As of Jan. 2, Canadians with parents or grandparents overseas can apply for them to become permanent residents in this country.
Applications were halted in 2011, to clear an eight-year backlog. Now that the Family Reunification Program has begun again, Ottawa says it will limit the number of applications to 5,000 annually.
"You can imagine that the race is on," CTV's Mercedes Stephenson said from Ottawa Thursday, noting that the applications will be taken on a first-come, first-served basis.
"I imagine that the Citizenship and Immigration Department is going to be seeing quite a lot of applications for this."
If you've got a light bulb that needs replacing, you'll soon discover that the federal government's ban on incandescent bulbs went into effect Jan. 1.

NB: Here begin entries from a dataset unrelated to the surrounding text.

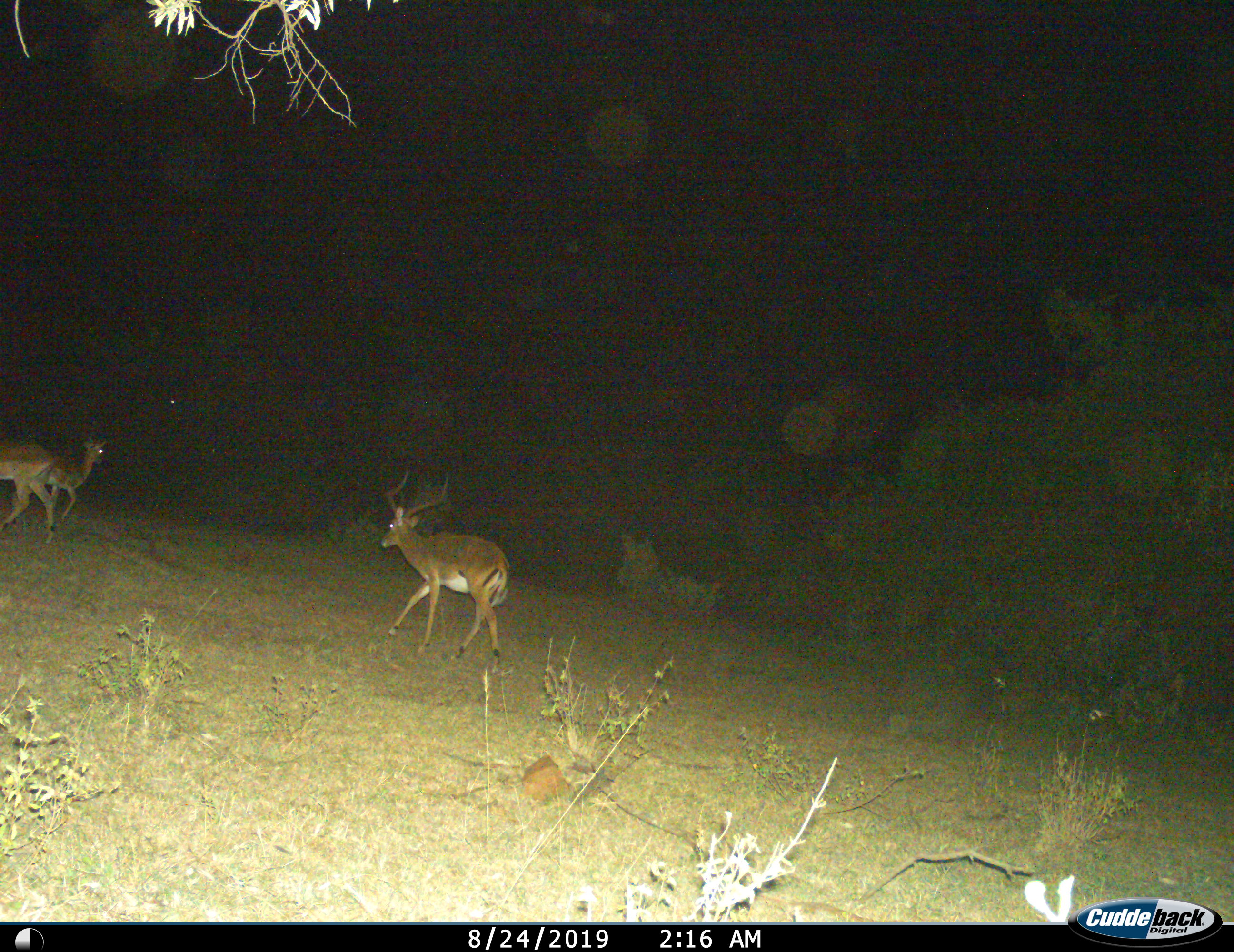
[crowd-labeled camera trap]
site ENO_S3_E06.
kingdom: Animalia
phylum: Chordata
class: Mammalia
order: Artiodactyla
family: Bovidae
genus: Aepyceros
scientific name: Aepyceros melampus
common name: impala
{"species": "impala (Aepyceros melampus)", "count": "3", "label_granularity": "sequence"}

Retailers can continue to sell their existing stocks of the old-fashioned light bulbs, but manufacturers won't be sending them any new ones. Instead, consumers will find store shelves taken over by more energy-efficient alternatives including compact fluorescent lamps (CFLs) or light-emitting diodes (LED).
Sixty and 40-watt incandescent bulbs will be phased out next December.
New regulations designed to allay Canadians' fears their jobs are being filled by foreign workers are also in effect as of Jan. 1.
Under the new rules, for a period of six years, government officials do not need warrants to conduct surprise workplace inspections, interview foreign workers and demand documentation from employers -- all to prove whether they are in compliance with conditions of the federal Temporary Foreign Worker Program.
The new regulations make it illegal for employers to pay foreign workers 15 per cent less than the standard rate for a position, and include the introduction of a new $275 fee for each TFW permit application.
The fact that employers in Canada's sex industry will no longer be able to apply to bring foreign workers to fill their jobs has grabbed the most headlines, however.
"Some people here in Ottawa have joked that this means more Canadian-based strippers," Stephenson told CTV News Channel, explaining that the rules first announced in 2012 as a means of protecting "vulnerable" foreign workers, is expected to mean more employment opportunities for Canadians to fill those jobs.
Businesses now face stiffer fines for using so-called "zapper" software to dodge taxes by erasing sales from the company ledgers. A first offence will now net the company a $5,000 fine, while subsequent infractions would be punished with a $50,000 fine.
Anyone in possession of the software could be fined up to $50,000, while those who develop or sell such programs could be hit with a $100,000 fine.
A freeze on Employment Insurance premiums takes effect this week, meaning the rate will remain at the 2013 level of $1.88 per $100 of the $47,400 in maximum insurable earnings.
Higher-income Canadians will pay a little more, however, as maximum insurable earnings rise to $48,600 in 2014.
Other tax changes include a new credit for charitable cash donations over $200 to $1,000, up from the previous 29 per cent to 54 per cent for first-time donors.